Ancor più intrigante è la questione che riguarda la natura umana. Proporsi di migliorarla è una trasgressione che merita di essere punita (secondo il concetto di hybris elaborato dai poeti tragici greci) o è piuttosto la vera realizzazione dell’umano? La tradizione umanistica ha evidenziato con molta enfasi la peculiarità dell’uomo di poter dare forma alla sua stessa natura (cfr. Simonetta Bassi: “La grandezza dell’uomo è nella libertà di scegliere la sua natura”, in Janus 25, primavera 2007, a commento della celebre “oratio” di Giovanni Pico della Mirandola: Della dignità dell’uomo, 1486). E il miglioramento dell’essere umano è, da sempre, al centro di ogni cultura, oltre che di ogni progetto personale. L’enhancement, quindi, o potenziamento, è piuttosto sotto il segno della continuità rispetto al migliore passato dell’umanità, e non un iniquo portato dei tempi nuovi. Ciò che si presenta come la sfida a cui siamo confrontati è piuttosto la ricerca di criteri con i quali orientarci tra le innumerevoli proposte che ci vengono rivolte.

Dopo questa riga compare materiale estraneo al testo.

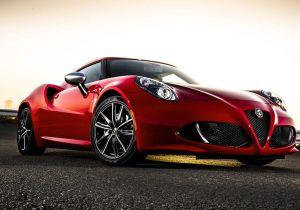 A pesar de sus bajas ventas, el Alfa Romeo 4C no se intimida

A meno che non siamo, pregiudizialmente, orientati a respingerle in blocco o ad accettarle indiscriminatamente, dobbiamo concordare criteri di discernimento: sia sociali- per distinguere le pratiche da incoraggiare, quelle da tollerare e quelle da reprimere- sia etici. In mancanza di criteri assoluti (come quello del rispetto di una natura umana definita una volta per tutte o il criterio della terapeuticità dell’intervento), ci rimangono quelli relativi e indiretti. I valori di riferimento non mancano a un’etica razionale: possiamo domandarci se con questi interventi produciamo discriminazioni e disuguaglianze; se favoriamo un controllo della persona sul proprio destino (empowerment) o se promuoviamo una pericolosa concentrazione di potere in mano a individui o a organizzazioni. Non da ultimo, possiamo ricorrere a una delle eredità più preziose della saggezza distillata da secoli di esperienze e di riflessione su di esse : la necessità di porsi dei limiti, come individui e come società. Anche la salute, come la vita stessa, non è meno preziosa per il fatto di essere circoscritta da limiti che possiamo estendere, ma non cancellare del tutto.